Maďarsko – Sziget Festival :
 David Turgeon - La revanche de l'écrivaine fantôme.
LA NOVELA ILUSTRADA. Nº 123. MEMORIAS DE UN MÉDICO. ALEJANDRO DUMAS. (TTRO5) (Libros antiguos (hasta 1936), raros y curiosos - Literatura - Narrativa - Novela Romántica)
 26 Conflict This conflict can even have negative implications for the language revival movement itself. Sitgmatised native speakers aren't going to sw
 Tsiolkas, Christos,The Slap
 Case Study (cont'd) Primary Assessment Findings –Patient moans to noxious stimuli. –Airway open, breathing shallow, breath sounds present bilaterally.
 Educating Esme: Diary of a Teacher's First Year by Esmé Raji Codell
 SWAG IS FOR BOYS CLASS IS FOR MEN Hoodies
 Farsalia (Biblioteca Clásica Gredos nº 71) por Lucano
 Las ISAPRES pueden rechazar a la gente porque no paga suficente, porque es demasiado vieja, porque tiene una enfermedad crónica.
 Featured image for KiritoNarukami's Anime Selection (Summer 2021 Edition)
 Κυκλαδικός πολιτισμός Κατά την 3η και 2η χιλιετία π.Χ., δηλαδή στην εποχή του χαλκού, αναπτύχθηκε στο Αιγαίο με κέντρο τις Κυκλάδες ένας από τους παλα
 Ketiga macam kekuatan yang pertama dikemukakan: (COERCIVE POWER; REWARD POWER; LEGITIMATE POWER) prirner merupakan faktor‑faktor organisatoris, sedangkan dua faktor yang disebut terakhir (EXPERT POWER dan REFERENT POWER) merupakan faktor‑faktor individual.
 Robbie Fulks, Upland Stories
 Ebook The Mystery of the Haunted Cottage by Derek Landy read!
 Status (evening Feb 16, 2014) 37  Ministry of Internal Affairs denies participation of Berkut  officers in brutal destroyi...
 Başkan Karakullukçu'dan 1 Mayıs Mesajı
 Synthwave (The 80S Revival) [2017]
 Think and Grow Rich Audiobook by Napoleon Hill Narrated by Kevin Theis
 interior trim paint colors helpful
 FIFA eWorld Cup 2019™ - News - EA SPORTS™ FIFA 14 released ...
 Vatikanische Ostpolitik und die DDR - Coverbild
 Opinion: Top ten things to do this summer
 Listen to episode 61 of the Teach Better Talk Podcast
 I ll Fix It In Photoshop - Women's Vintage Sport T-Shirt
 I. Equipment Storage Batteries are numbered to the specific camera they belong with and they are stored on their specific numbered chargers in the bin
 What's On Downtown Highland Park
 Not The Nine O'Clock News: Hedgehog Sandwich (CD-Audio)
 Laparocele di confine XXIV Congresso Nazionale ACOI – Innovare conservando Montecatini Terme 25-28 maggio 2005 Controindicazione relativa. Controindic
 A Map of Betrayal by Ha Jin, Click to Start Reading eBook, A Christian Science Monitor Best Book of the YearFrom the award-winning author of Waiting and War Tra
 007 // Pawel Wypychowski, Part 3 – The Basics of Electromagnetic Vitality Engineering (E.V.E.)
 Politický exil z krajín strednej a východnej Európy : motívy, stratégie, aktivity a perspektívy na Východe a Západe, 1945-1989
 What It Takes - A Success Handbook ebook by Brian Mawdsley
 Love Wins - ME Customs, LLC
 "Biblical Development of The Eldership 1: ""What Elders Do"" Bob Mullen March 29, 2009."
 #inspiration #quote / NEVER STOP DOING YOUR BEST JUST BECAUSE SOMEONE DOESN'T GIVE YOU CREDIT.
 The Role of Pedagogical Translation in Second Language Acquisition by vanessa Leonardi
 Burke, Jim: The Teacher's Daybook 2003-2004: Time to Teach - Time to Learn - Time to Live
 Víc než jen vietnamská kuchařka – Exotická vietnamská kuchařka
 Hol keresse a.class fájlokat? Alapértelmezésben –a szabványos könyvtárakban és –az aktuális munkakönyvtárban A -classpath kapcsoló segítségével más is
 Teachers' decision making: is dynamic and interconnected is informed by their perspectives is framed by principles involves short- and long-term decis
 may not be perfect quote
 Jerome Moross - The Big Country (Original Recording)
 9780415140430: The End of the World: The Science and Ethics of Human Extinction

- - - - -

- **EXERCISE BRIEF**: Every line in the entries above that mentions the word "quote" must be shown.

- **EXPECTED ANSWER**:
 #inspiration #quote / NEVER STOP DOING YOUR BEST JUST BECAUSE SOMEONE DOESN'T GIVE YOU CREDIT.
 may not be perfect quote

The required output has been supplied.